W przypadku małych firm prowadzonych przez osoby fizyczne ważną kwestią jest dobre połączenia osobistego konta oszczędnościowo-rozliczeniowego z kontem firmowym. Wynika to ze specyfiki usytuowania prawnego takiej firmy. Ponieważ obie role, w jakich występuje osoba prowadząca działalność gospodarczą: raz przedsiębiorca, a raz konsument, są dość płynne, możliwość elastycznego i najlepiej bezkosztowego przesuwania środków między takimi kontami ma dużą wartość.

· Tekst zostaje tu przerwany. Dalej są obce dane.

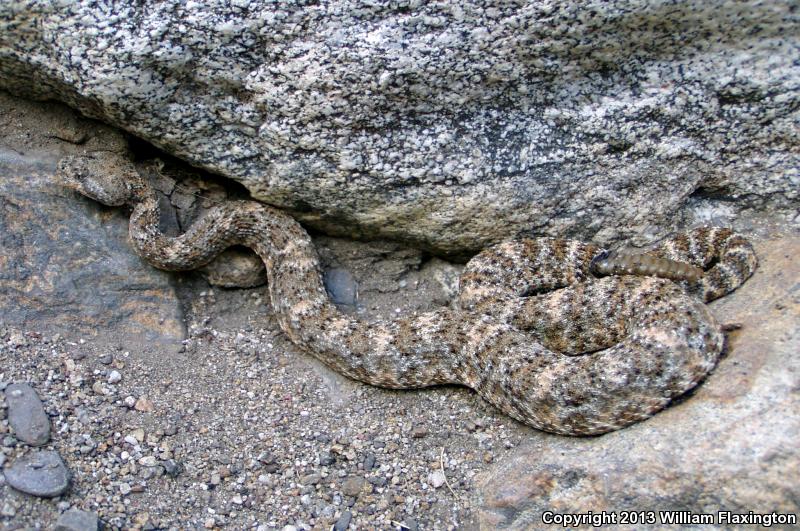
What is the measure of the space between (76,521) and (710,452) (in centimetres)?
343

Według dziennika dla osób, które dopiero teraz rozpoczynają działalność gospodarczą i wśród wielu innych formalności zawierają umowę o prowadzenie rachunki firmowego z wybranym bankiem, właściwie nie ma racjonalnej alternatywy: rachunek taki powinien dawać dostęp do usług bankowości elektronicznej. To, w jakim zakresie, powinno zaś wynikać z potrzeb powstającej firmy. I to zarówno aktualnych, jak i planowanych. Nie ma bowiem nic gorszego w działalności gospodarczej jak zmiana numeru konta (no może poza zmianą danych teleadresowych). Dlatego wybierając konkretny produkt bankowy trzeba patrzeć również na to, czy w przyszłości jego wersję standardową da się bez trudu i korzystnie poszerzyć o dodatkowe usługi związane z tym, że przybędzie nam klientów oraz kontrahentów.

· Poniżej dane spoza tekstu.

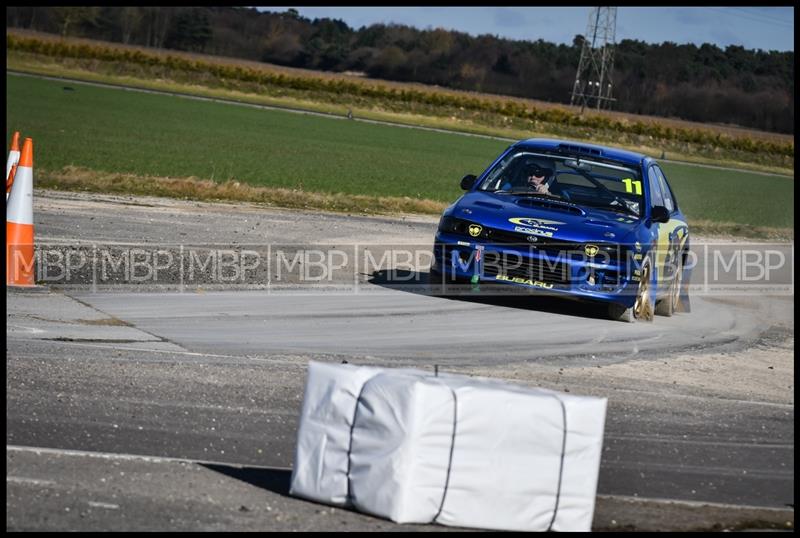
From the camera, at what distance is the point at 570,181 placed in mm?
12898

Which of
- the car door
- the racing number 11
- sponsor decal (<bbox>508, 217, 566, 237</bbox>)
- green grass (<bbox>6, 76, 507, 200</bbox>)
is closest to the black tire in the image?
the car door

Z kolei firmy, które zakładały rachunki w czasach, gdy bankowość elektroniczna nie była dostępna tak jak obecnie, mogą rozszerzyć umowę z bankiem o opcję korzystania z takich usług – jeśli bank prowadzący rachunek stosuje takie narzędzia – lub założyć drugi rachunek. W tym przypadku, by nie komplikować życia klientom i kontrahentom, można przez okres przejściowy korzystać z dwóch rachunków, np. nowych klientów obsługiwać przez ten drugi, a klientów z dłuższym stażem sukcesywnie „przestawiać” na nowy, by po pewnym czasie rozwiązać umowę o prowadzenie rachunku o przestarzałych parametrach, by niepotrzebnie nie mnożyć kosztów.

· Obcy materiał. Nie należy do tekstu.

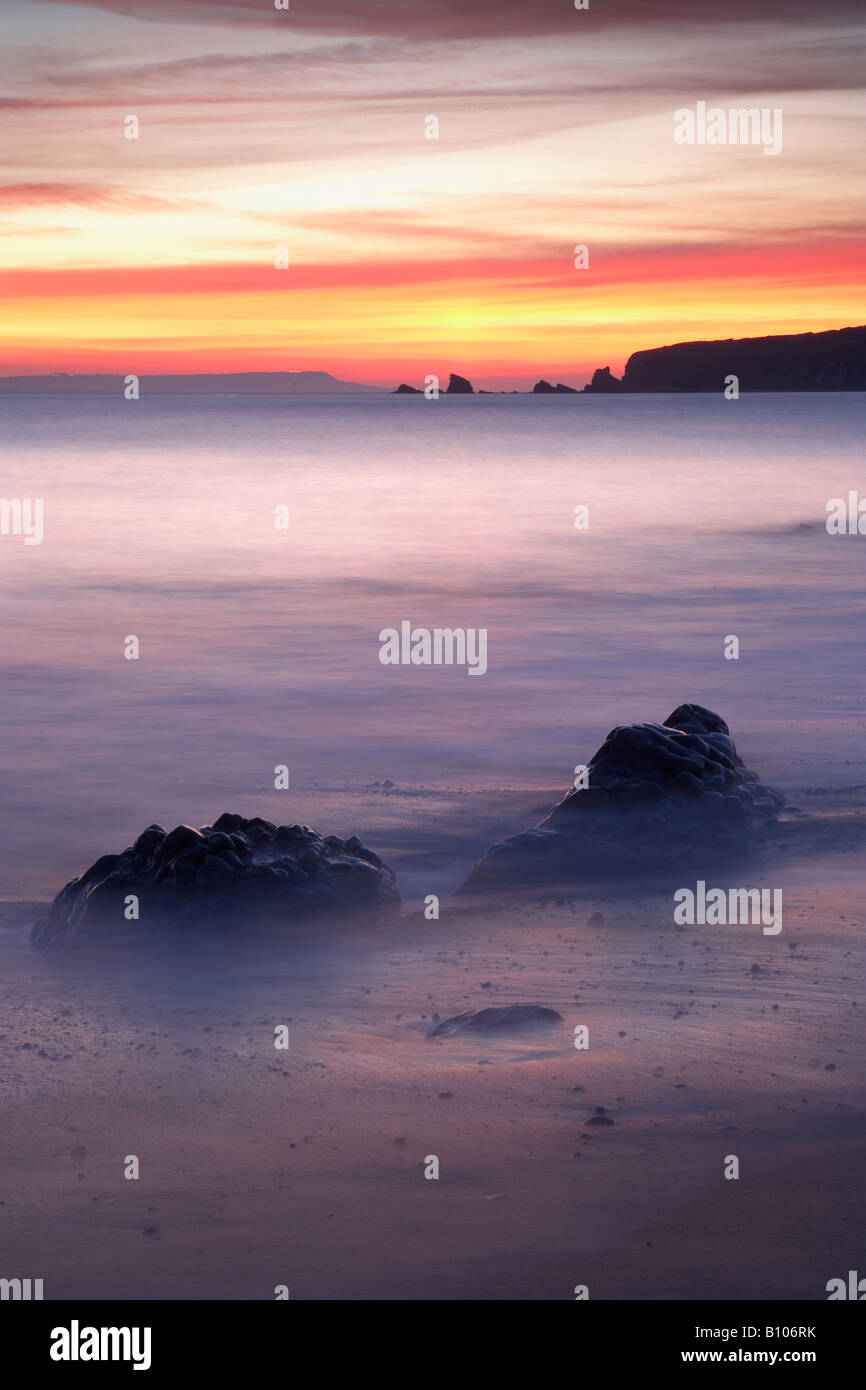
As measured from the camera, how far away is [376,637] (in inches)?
778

Choć rzecz jasna ważna jest stała miesięczna opłata, którą bank pobiera za prowadzenie konta firmowego, to równie bacznie trzeba przeanalizować opłaty za poszczególne usługi. Przede wszystkim za te, z których korzystamy najczęściej. Może bowiem okazać się, że bank zadowala się niewygórowaną opłatą stałą, ale za to pobiera słoną prowizję za każdy wykonany przelew lub każdą wpłatę i wypłatę z rachunku. Ta okoliczność może być istotna zwłaszcza wtedy, gdy wiele takich operacji dokonujemy bezpośrednio w banku – a nie „samoobsługowo”, korzystając z internetowej opcji obsługi konta – czytamy w „Gazecie Prawnej”.